TASK DETAILS: Reproduce without any pictures the lines from the one that contains "annotated boxes (frame" through the end of the records, exactly as written.

Saved entries:
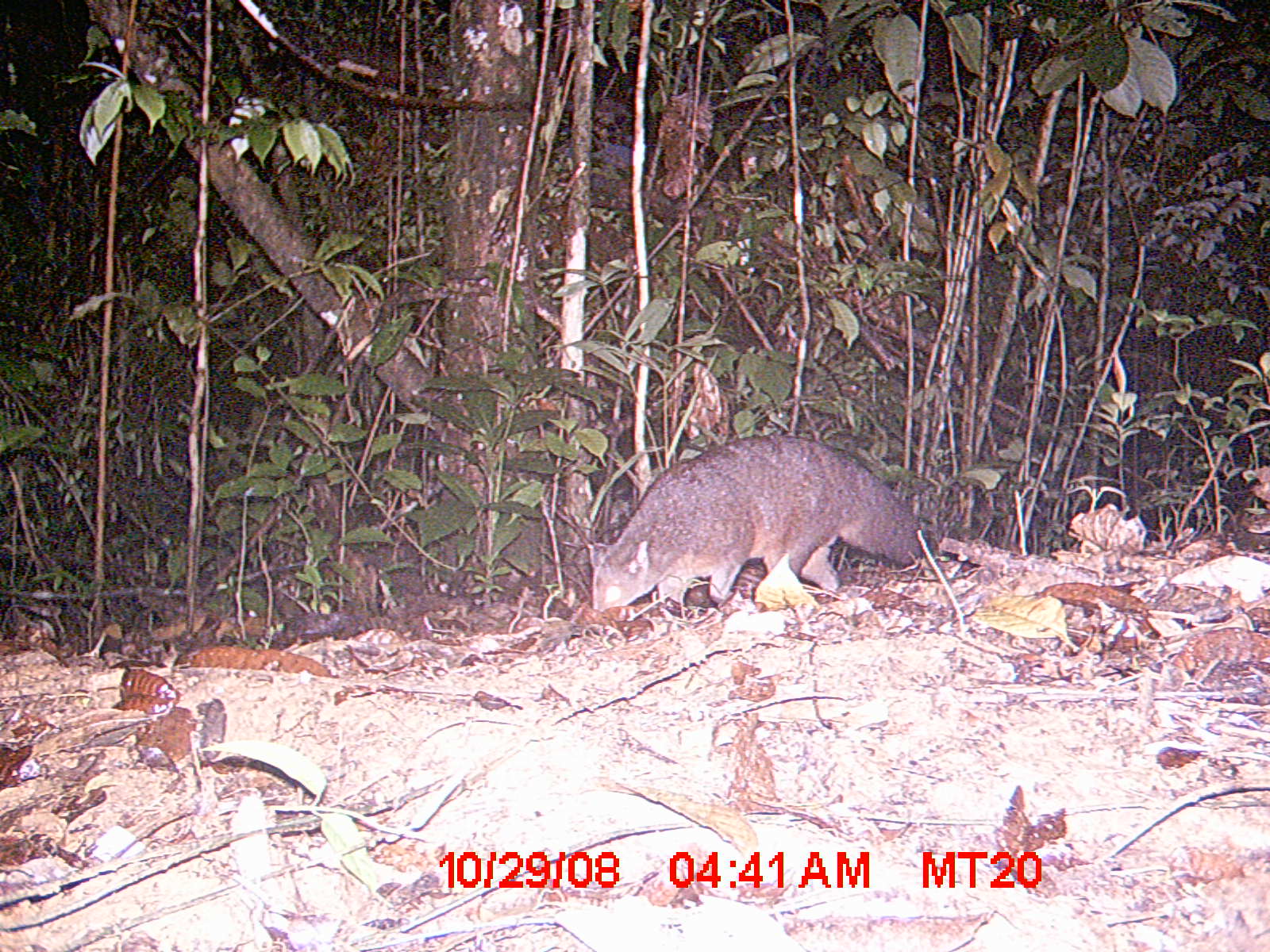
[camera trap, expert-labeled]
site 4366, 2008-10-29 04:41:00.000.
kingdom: Animalia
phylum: Chordata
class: Mammalia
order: Carnivora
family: Eupleridae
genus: Eupleres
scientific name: Eupleres goudotii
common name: falanouc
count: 1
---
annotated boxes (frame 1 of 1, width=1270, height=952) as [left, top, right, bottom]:
eupleres goudotii: [587, 434, 925, 611]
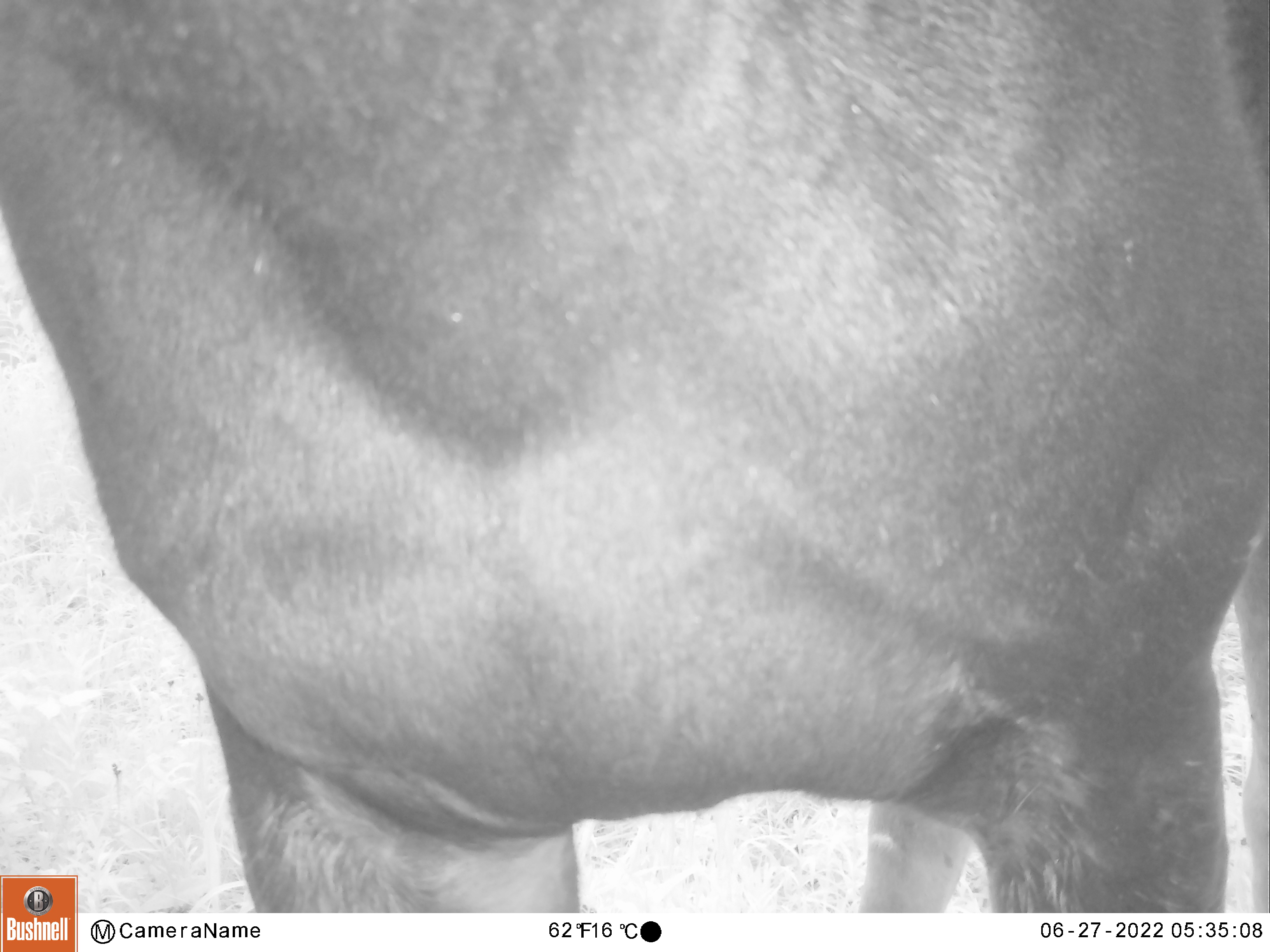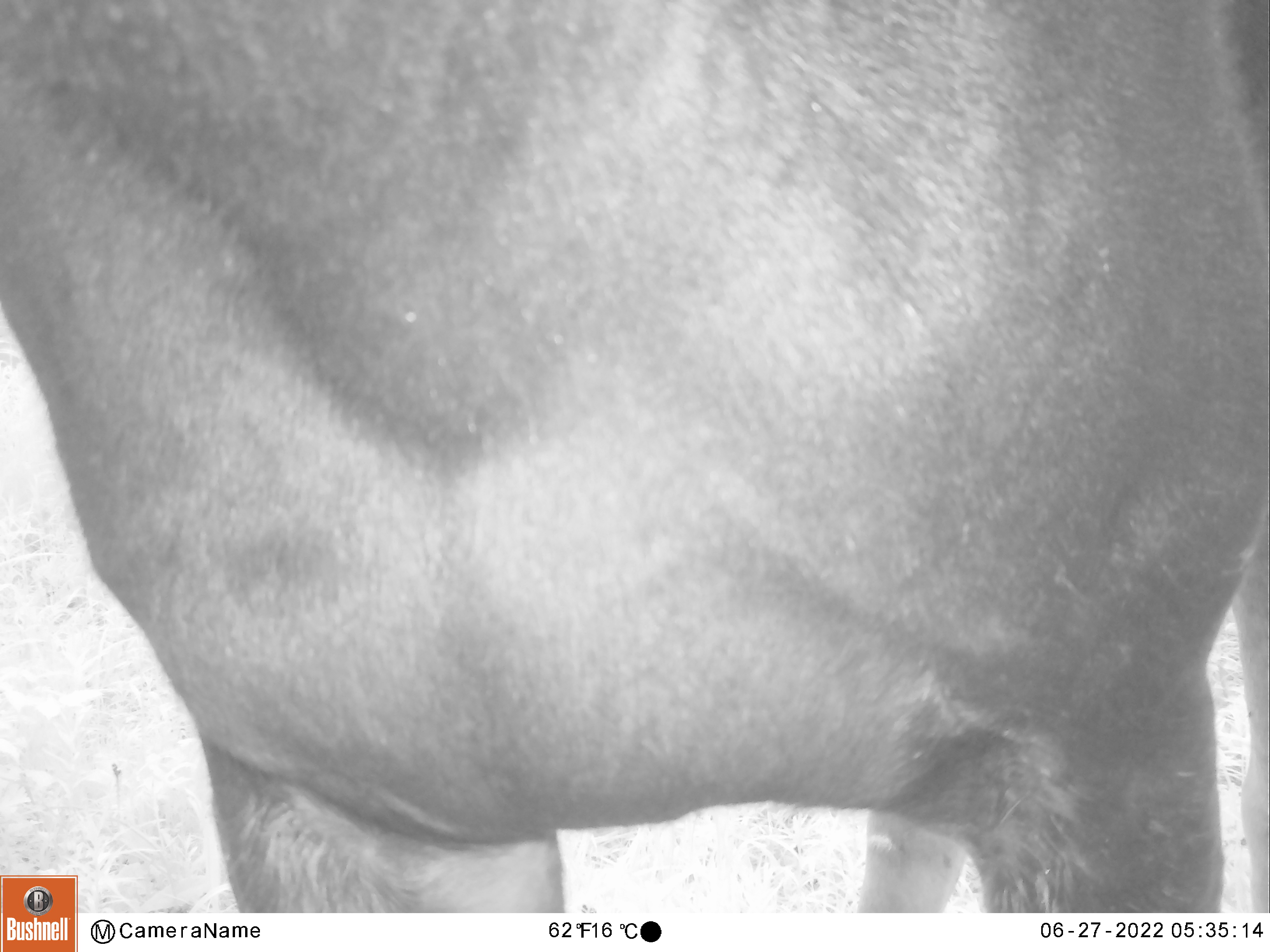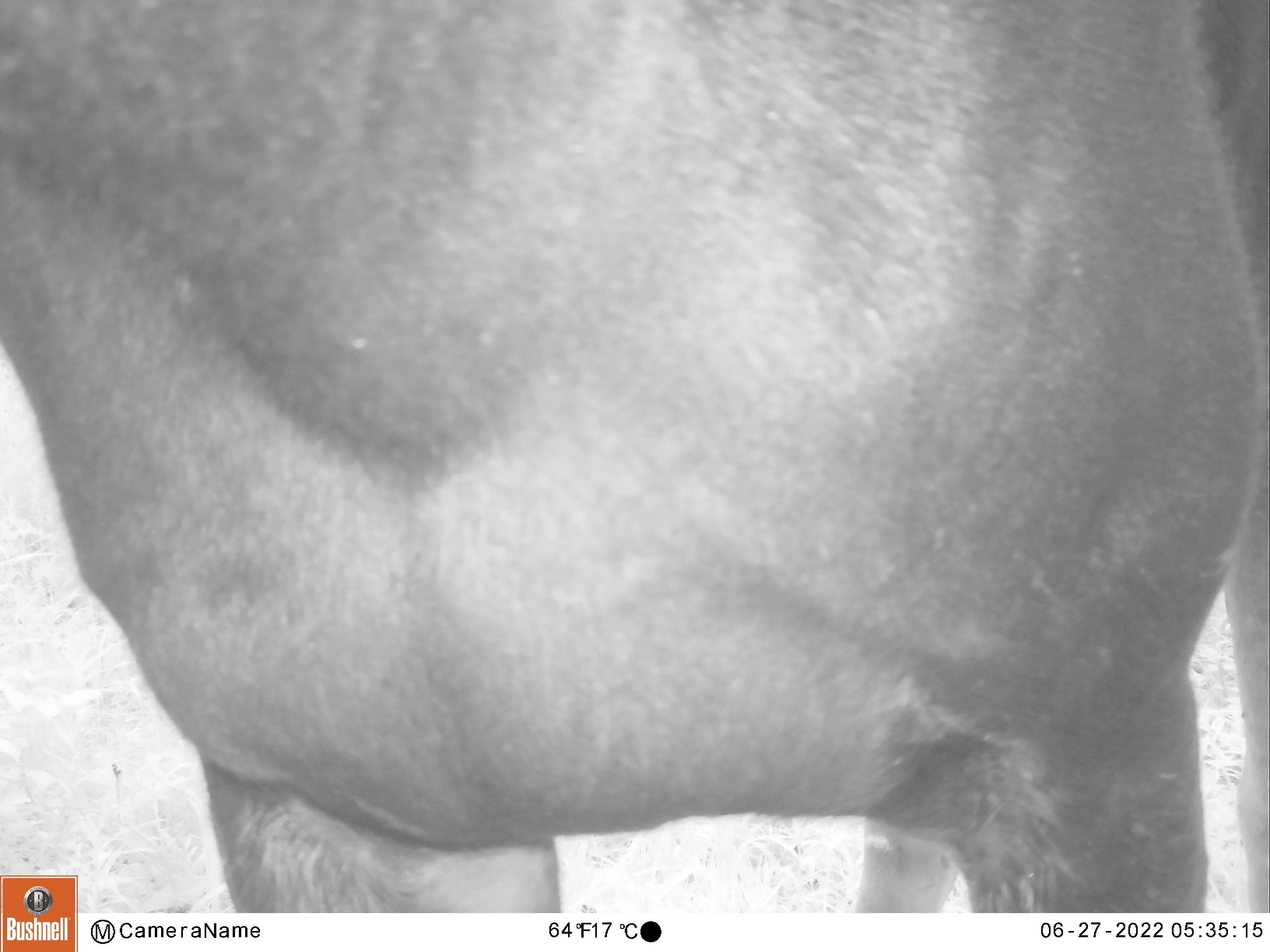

ANSWER BOX:
annotated boxes (frame 1 of 1, width=1270, height=952) as [left, top, right, bottom]:
eupleres goudotii: [587, 434, 925, 611]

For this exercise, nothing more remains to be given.